Ground officially broke on the Réseau électrique métropolitain (REM) in Montreal last month. This light-rail project promises to be the largest mass-transit project in the metropolitan area since the Montreal Metro was completed in 1966. In the decades that followed, there was a divestment attitude towards transit projects in the Quebec province, but the aging infrastructure is struggling to support the city’s ever-growing ridership.
Now, CDPQ Infra, a subsidiary to the Caisse de dépôt et placement du Québec (CDPQ), is partnering with the provincial and federal government to finance what will become the 4th largest automated transportation system in the world by means of a Public-Private Partnership.
This unique partnership dates to the establishment of the CDPQ in 1965, where the group was founded to manage the Quebec Pension Plan. Its mandate was reiterated in 2005 as
“receive moneys on deposit as provided by law and manage them with a view to achieving optimal return on capital within the framework of depositors’ investment policies while at the same time contributing to Québec’s economic development.”
You can probably already guess how the REM light-rail line fits well under this mandate. According to the REM website, the project is expected to create 34,000 new jobs relating to its construction over a period of 3-4 years. It promises $2 billion in wages paid as well as over $4 billion in local revenue created.
All this construction comes at the cost of around $6 billion, with CDPQ Infra funding half of that bill. The province of Quebec and the federal government of Canada will split the other $3 billion. This comes with a much more expansive role for the private sector for this agreement, as a private sector joint venture will also manage the line after its completion.

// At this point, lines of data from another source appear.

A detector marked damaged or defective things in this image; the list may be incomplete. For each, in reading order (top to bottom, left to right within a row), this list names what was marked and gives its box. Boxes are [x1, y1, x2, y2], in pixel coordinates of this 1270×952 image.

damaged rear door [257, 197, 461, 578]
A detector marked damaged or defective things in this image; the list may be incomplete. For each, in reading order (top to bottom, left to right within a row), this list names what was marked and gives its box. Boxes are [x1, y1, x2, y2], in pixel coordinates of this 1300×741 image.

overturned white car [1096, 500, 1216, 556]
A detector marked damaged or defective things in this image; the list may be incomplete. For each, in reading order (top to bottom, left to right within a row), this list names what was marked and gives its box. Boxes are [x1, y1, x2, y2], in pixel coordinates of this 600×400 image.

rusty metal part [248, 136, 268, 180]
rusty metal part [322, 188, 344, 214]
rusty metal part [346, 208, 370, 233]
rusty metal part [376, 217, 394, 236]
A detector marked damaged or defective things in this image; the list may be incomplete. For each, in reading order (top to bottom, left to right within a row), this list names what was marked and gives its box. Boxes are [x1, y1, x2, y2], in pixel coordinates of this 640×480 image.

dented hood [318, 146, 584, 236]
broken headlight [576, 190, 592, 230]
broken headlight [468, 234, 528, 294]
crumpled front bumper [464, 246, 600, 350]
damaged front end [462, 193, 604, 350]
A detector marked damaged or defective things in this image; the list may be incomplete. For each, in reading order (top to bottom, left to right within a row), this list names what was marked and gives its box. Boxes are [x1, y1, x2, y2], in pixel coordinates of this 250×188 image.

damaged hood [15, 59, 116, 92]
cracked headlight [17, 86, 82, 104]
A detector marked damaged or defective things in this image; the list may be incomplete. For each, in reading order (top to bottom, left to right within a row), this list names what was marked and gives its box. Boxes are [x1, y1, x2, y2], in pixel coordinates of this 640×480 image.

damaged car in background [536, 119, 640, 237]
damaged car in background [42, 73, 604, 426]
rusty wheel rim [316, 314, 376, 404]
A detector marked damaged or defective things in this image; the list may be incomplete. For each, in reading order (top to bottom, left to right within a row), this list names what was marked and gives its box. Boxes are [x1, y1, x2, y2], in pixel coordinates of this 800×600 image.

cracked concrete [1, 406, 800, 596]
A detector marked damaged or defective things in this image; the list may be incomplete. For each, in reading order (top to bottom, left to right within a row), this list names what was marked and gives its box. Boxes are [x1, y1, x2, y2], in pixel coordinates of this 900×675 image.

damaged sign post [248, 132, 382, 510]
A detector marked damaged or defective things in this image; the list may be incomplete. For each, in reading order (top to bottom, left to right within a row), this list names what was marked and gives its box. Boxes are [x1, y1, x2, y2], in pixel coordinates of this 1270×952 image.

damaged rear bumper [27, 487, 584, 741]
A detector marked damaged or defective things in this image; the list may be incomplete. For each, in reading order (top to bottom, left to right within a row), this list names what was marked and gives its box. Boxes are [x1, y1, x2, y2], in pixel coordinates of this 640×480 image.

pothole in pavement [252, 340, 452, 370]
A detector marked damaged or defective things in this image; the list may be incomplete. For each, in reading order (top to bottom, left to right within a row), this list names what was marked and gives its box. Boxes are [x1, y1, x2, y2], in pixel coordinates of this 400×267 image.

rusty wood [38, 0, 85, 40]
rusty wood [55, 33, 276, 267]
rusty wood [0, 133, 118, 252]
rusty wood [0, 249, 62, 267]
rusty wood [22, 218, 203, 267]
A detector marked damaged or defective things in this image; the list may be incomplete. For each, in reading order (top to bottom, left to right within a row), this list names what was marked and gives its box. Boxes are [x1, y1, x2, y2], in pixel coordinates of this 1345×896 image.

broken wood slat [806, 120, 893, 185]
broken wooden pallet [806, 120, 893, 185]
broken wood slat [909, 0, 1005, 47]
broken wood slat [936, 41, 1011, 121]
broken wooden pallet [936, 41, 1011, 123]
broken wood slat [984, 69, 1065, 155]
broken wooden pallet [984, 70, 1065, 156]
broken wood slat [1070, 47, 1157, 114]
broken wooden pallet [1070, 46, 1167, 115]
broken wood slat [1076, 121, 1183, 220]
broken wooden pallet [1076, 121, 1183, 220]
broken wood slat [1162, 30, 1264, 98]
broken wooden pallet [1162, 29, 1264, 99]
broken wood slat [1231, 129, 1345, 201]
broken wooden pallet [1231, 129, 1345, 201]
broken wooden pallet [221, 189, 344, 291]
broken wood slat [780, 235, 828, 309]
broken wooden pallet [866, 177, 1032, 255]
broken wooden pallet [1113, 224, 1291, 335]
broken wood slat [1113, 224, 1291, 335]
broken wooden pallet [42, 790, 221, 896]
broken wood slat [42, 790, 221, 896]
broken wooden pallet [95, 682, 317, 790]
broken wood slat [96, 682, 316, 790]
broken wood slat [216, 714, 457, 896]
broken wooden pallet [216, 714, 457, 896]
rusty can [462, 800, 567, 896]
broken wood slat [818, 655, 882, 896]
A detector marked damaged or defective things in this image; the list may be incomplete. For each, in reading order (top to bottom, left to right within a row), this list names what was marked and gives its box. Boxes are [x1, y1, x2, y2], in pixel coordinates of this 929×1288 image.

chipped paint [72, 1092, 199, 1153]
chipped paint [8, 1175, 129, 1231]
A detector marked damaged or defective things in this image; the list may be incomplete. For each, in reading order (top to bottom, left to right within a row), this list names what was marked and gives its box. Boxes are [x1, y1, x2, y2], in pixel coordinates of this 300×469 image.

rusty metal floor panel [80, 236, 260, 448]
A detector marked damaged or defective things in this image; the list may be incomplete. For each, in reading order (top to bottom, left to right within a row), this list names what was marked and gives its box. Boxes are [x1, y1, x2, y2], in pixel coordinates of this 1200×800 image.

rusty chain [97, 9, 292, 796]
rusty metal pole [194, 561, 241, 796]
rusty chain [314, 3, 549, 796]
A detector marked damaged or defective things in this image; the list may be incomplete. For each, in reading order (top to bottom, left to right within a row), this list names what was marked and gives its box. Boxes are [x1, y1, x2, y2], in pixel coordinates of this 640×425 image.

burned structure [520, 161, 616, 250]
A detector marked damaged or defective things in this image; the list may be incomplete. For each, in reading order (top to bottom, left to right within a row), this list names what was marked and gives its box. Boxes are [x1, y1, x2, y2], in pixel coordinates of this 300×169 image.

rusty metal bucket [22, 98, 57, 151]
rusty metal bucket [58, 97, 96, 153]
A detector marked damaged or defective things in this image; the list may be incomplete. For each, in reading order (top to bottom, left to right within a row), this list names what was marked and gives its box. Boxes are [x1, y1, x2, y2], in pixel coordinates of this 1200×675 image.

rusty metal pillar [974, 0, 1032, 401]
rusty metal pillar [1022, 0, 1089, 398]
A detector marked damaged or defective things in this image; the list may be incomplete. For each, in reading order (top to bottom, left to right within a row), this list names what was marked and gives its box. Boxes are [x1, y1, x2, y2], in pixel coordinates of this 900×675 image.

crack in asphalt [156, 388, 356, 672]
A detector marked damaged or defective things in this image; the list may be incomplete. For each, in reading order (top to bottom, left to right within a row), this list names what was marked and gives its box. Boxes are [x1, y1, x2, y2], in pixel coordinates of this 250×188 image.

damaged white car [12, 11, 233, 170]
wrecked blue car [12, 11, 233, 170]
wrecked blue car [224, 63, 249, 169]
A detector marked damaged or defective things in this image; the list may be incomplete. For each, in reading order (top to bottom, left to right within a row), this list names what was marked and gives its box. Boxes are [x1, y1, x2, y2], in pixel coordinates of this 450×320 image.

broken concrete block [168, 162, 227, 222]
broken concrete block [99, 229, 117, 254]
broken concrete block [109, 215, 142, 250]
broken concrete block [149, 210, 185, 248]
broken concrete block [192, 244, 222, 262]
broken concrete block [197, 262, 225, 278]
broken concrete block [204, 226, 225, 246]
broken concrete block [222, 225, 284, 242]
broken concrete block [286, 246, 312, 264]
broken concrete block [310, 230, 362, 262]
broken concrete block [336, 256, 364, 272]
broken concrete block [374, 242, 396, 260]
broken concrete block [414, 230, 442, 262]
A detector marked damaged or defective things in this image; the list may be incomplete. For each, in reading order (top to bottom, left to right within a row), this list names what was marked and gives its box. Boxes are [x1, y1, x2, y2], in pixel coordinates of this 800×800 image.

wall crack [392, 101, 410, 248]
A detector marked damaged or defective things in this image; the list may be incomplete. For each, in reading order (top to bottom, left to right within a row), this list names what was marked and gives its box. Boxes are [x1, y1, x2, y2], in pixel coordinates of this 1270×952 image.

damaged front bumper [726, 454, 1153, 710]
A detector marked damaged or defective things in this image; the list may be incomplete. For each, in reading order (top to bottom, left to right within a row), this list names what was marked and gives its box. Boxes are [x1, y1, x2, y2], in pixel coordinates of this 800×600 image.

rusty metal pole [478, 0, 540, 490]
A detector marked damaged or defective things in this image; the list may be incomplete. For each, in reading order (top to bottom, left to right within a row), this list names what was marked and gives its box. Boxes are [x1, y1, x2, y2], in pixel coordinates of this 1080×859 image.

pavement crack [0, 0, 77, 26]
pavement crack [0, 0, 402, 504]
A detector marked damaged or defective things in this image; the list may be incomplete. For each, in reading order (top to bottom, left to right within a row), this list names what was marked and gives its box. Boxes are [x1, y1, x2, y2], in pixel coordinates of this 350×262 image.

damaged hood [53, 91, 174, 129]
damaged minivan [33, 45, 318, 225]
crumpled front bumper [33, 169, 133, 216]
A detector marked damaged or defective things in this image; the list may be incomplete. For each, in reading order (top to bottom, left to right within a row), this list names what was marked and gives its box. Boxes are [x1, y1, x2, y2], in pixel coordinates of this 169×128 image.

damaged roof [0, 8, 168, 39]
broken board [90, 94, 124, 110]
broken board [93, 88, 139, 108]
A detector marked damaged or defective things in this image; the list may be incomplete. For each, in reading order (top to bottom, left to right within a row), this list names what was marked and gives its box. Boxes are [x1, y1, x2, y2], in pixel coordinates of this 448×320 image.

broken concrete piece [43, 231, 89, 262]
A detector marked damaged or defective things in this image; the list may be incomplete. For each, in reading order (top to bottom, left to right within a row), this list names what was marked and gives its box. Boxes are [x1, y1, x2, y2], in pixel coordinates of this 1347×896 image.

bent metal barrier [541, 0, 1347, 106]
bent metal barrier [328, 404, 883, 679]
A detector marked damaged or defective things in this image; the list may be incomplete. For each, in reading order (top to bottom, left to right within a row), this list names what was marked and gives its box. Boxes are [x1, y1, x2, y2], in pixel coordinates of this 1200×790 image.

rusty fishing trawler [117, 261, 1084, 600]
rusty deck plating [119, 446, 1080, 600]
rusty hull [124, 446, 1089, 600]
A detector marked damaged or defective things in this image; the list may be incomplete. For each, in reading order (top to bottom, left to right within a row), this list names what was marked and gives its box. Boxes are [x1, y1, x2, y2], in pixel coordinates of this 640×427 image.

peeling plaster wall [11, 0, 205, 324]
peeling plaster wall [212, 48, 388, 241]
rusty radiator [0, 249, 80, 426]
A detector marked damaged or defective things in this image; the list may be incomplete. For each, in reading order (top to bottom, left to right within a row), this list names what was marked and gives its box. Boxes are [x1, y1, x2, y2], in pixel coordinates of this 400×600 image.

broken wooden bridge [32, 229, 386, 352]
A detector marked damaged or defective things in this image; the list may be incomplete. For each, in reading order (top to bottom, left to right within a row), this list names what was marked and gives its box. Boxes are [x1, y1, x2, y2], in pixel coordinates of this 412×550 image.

This partnership comes out as a real win-win for both sectors. The citizens of Montreal and Quebec get a state-of-the-art light-rail transit system, which expands commuter access from previously unserved Montreal suburbs. The $4 billion of revenue created in Montreal will also go a long way to repay the citizens for their contribution to the project, a return of nearly 65% of the total project cost.
CDPQ will benefit for their service and management from a percentage of the revenue generated as well. The group also stands to gain from the $4 billion created in local revenue as another subsidiary, Ivanhoé Cambridge, a real estate company, has several assets in downtown Montreal.
This comes as a great example of private-public partnerships for Montreal. The government is able to leverage its need and its resources with its close partner’s experience and excellent record of asset management. Together, they are addressing a critical mutual infrastructure concern that makes sense for both the public and for private business. By pooling their resources, each entity has real stake in the project’s completion and ultimate success.
It comes at a time where infrastructure is desperately needed in Montreal its suburbs. North America’s largest city, behind New York City and Mexico City, Montreal has been left behind in terms of serious infrastructure improvement. That is mainly due to poor planning, poor management, and political infighting that has plagued the public sector.
This projects success is already due to the creative investments made by this P3 partnership. No doubt, that we will see real improvements for the cities infrastructure and the overall economy of Montreal.